A written history of Bobby Jameson and his search through the past. Working my way back through the jungle of drug addiction and booze. My family life as a kid was the breeding ground for addicts. No self worth, no help, and one chance to get out alive. Music was the horse I rode out on...and the music business was the horse I rode into hell. Pronounced dead twice from drug over doses, I lived to tell how the pursuit of fame is as deadly as any narcotic I have ever used.
Thursday, June 4, 2009
(part 163) TRYING TO STAY SOBER
In 1974 I was twenty nine years old, and surrounded, for the most part, by people much older than I, who said things like, "I spilled more booze than you drank," which was nonsense. This condescending attitude was rampant in AA in back then.
I felt at times as though some people were doing their best to get me to leave the program rather than stay, insinuating that I had not hit bottom, because I was too young, in their opinion.
The old school drunks were not about to throw open the doors of Alcoholics Anonymous to a whole new swarm of addict-alcoholics without a fight, regarding the multiple addictions of people like me.
They were purists! They did not want to hear about drugs, or the sexual problems of those who came out of the 60's, where sexual behavior had been forever changed on the social scale, by my generation.
In their minds they were drunks only, alcoholics in the purest sense of the word. If they had sex, they, in most cases, were married, or got married, as a direct result of such an act.
The 60's generation had not, and did not, follow that old-style set of rules, and had started to rattle the fundamental restrictions of sexual behavior as soon as they began to frequent the rooms of Alcoholics Anonymous.
Sooner or later AA would have to come to grips with this phenomenon, as well as other new facts, no matter how reluctant they were in doing so.
The sheer numbers of new and different kinds of members would see to that. As well, the new view of sexual behavior was going to force the old "Bleeding Deacons" to open the gates even wider to encompass the gay and lesbian movement.
It became apparent to me that the old timers didn't want to hear about drugs, because many of those drugs were being prescribed by doctors to older alcoholics for medical needs, such as trouble sleeping, over eating, and anxiety.
People taking these drugs prescribed by their doctors, were in no mood to be lectured by the likes of me, that these were the exact drugs I got high on.
Diet pills and valium, along with various sleeping remedies, were off limits conversationally, according to many old school members. These were things that were prescribed and used with their doctor's blessing to help with everyday problems of daily living, according to them.
Their pills were not seen as a violation of sobriety by those who had not had a drink in a number of years. Their drugs were not considered drugs. They were thought of, with the help of denial, as medicine.
It was the 60's generation that eventually busted this myth wide open. I knew, from personal experience, as did others, that doctors, in fact, were the worst dope pushers on earth, and that the best drugs of all had always been pharmaceutical, the things you got from the drugstore by way of a prescription.
Valium, for instance, was probably the most abused drug on the planet, but was considered at that time to be a harmless medication for tension.
This incredible fable, which still persists today, is exemplified by those who refuse to admit they have a problem with physician prescribed medications.
Many of those people have fallen victim to the insidiousness of long-term drug abuse, which was and is, systematically denied as a problem, simply because it is obtained from a doctor.
For what it's worth, I was clear as a bell on this topic, and knew quite well that I had a dual, or multiple, addiction problem. I was addicted to multiple substances, and prone to become addicted to anything that served my purpose, whether it was drinking, snorting, dropping, injected, or shoved up my ass. It was not in question; I was clear on this.

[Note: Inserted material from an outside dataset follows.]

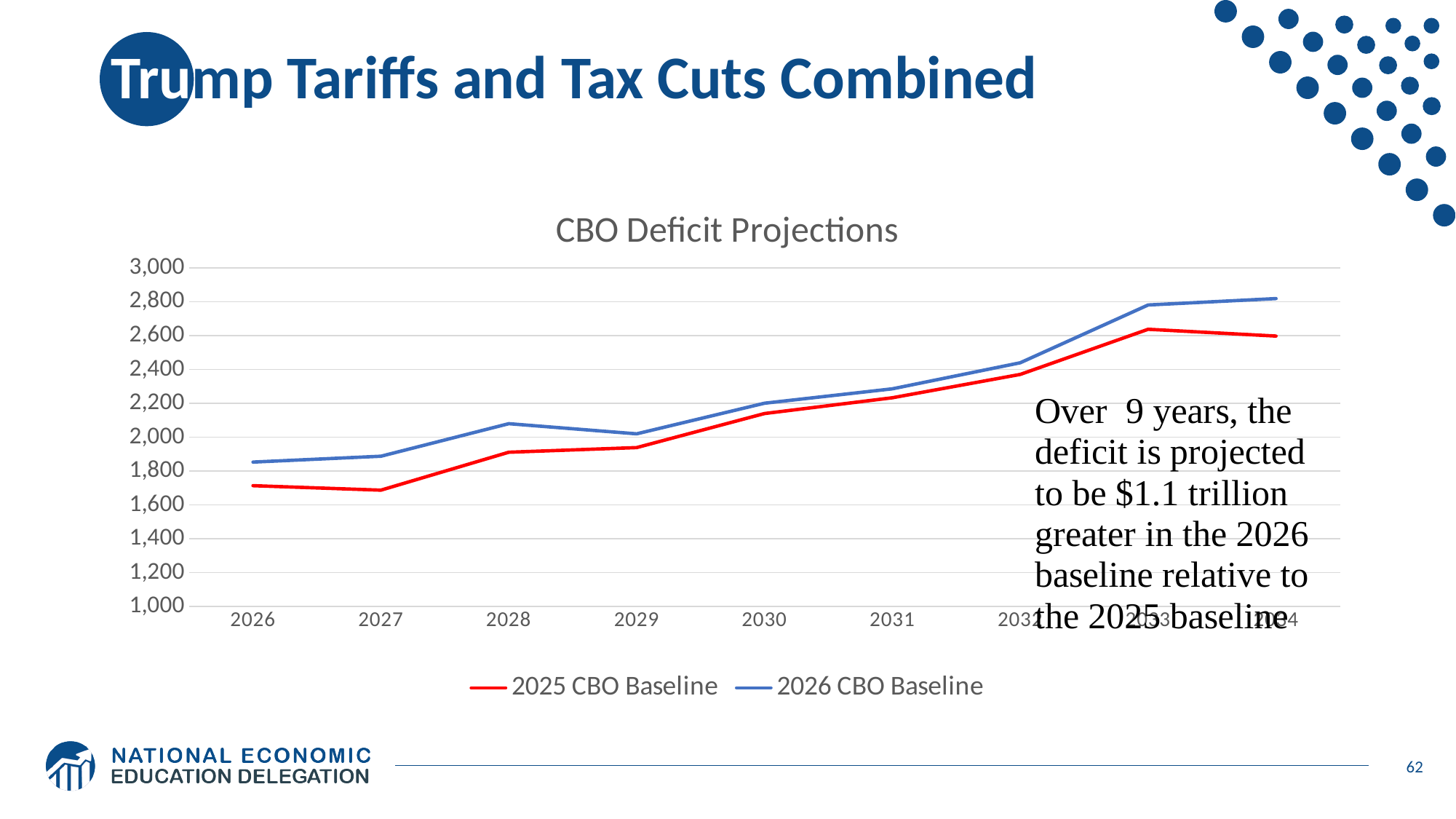
In which year is the 2025 CBO Baseline at its lowest value? 2027 What kind of chart is shown on the slide? line chart How many years are plotted along the x axis of the chart? 9 What is the title of the chart? CBO Deficit Projections In 2026, which series has the higher value: 2025 CBO Baseline or 2026 CBO Baseline? 2026 CBO Baseline Do the deficit projections generally rise or fall from 2026 to 2034? rise In which year does the 2025 CBO Baseline reach its highest value? 2033 Is the value for the 2025 CBO Baseline in 2026 greater or less than 1,800? less How many series does the chart's legend list? 2 Which colour is used for the 2025 CBO Baseline line? red In which year does the 2026 CBO Baseline reach its highest value? 2034 Is the value for the 2026 CBO Baseline in 2028 greater or less than 2,000? greater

All in all, I found too many reasons not to stay with the program along the way, during my first initiation into this new world of recovery. As I said, I probably wanted to get the world off my back more than I wanted to get clean and sober and stay clean and sober.
I doggedly remained, and reluctantly participated as best I could at the time, but began wavering in my commitment to do so. Because I was completely new, and had no experience with the basic fundamentals of how the program worked, I accepted at face value much of what was told to me at the time, which proved to be a mistake.

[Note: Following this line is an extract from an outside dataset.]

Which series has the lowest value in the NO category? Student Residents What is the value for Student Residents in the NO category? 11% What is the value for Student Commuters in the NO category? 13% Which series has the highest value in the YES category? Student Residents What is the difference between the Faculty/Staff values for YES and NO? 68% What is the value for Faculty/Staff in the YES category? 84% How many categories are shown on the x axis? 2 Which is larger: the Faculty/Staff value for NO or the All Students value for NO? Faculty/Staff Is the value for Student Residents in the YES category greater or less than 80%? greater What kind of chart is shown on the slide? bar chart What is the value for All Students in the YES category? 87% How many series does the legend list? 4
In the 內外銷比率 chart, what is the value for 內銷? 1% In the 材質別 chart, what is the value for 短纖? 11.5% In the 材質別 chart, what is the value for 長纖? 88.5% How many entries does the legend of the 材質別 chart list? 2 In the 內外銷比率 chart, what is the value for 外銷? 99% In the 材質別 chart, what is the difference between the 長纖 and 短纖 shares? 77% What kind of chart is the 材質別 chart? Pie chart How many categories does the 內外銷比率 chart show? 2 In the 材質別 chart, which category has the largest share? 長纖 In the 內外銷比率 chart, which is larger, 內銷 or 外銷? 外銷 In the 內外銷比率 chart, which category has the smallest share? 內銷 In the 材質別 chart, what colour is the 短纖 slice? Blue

The confusing part was that everybody I talked to had an opinion of what I should do, but most of those opinions were at odds with each other. I became lost in the confusion of not having a clear idea of how to apply the principles of the program into my own life on a daily basis.

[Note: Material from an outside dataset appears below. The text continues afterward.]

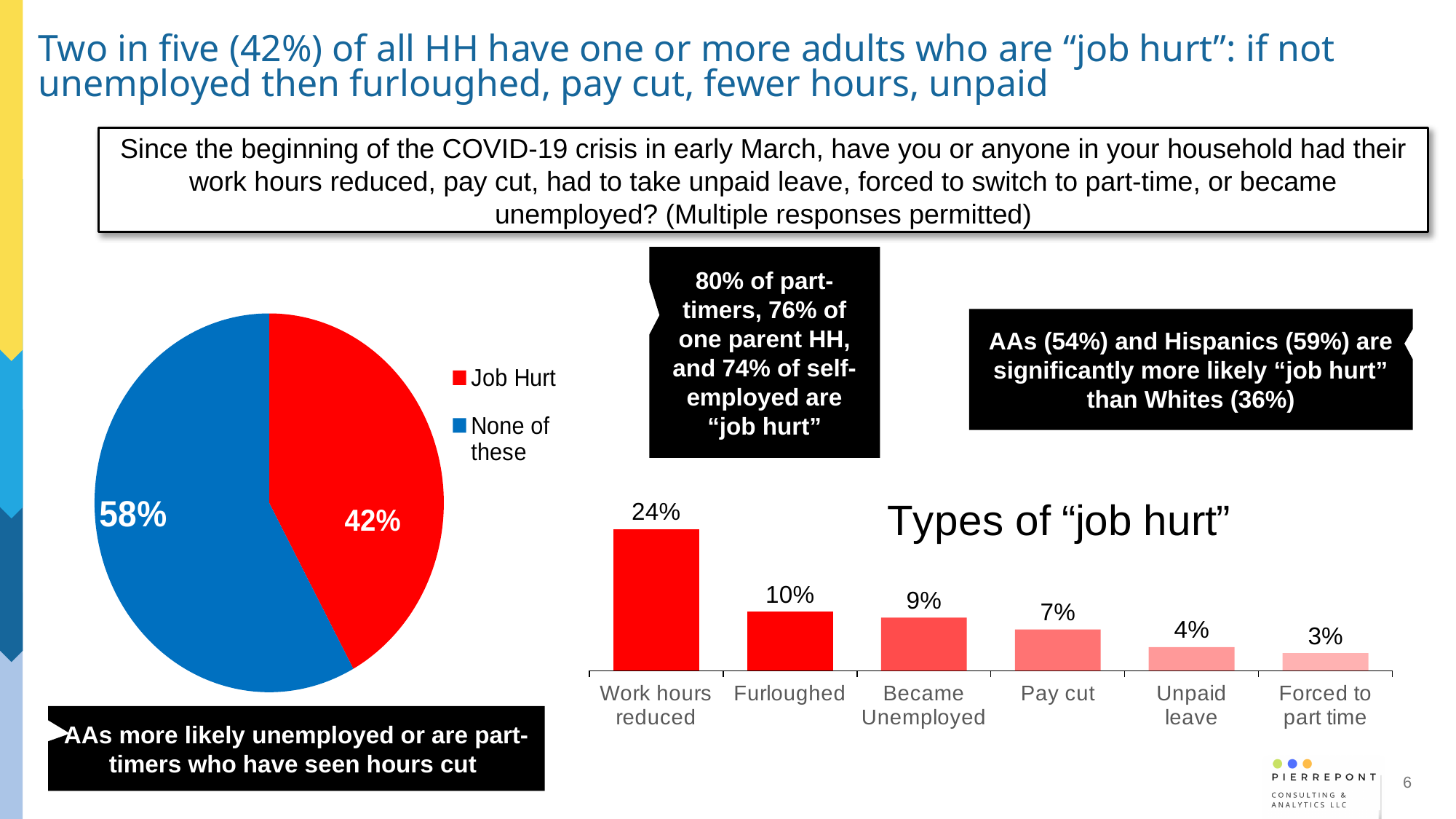
In the "Types of "job hurt"" chart, which category has the lowest value? Forced to part time In the pie chart on the left, what colour is the "Job Hurt" slice? Red In the "Types of "job hurt"" chart, how many categories are shown? 6 In the "Types of "job hurt"" chart, which category has the highest value? Work hours reduced In the "Types of "job hurt"" chart, what is the value for "Work hours reduced"? 24% What kind of chart is the "Types of "job hurt"" chart? Bar chart In the pie chart on the left, what share is labelled "None of these"? 58% In the pie chart on the left, how many entries does the legend list? 2 In the pie chart on the left, what share is labelled "Job Hurt"? 42% In the "Types of "job hurt"" chart, what is the difference between "Work hours reduced" and "Furloughed"? 14% In the "Types of "job hurt"" chart, what is the value for "Pay cut"? 7% In the pie chart on the left, which slice is larger, "Job Hurt" or "None of these"? None of these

I was afraid to voice any opinion of my own, and was continuously warned that getting angry would be lethal, and would end up getting me drunk if I should succumb to it.
I walked around in a straight jacket of sorts, trying to fathom how someone like me could fit into such an organized place of suppression and repression of volatile emotions, the likes of which I carried around by the ton inside my battered mind and body.
The clever slogans like "Let go and let God," although well meaning, could not forever keep the explosive nature of my personality at bay.
Sooner rather than later, the person known as Bobby Jameson, would come out of seclusion and assert himself once more in this new world of reality, and the old will to challenge that world would take over.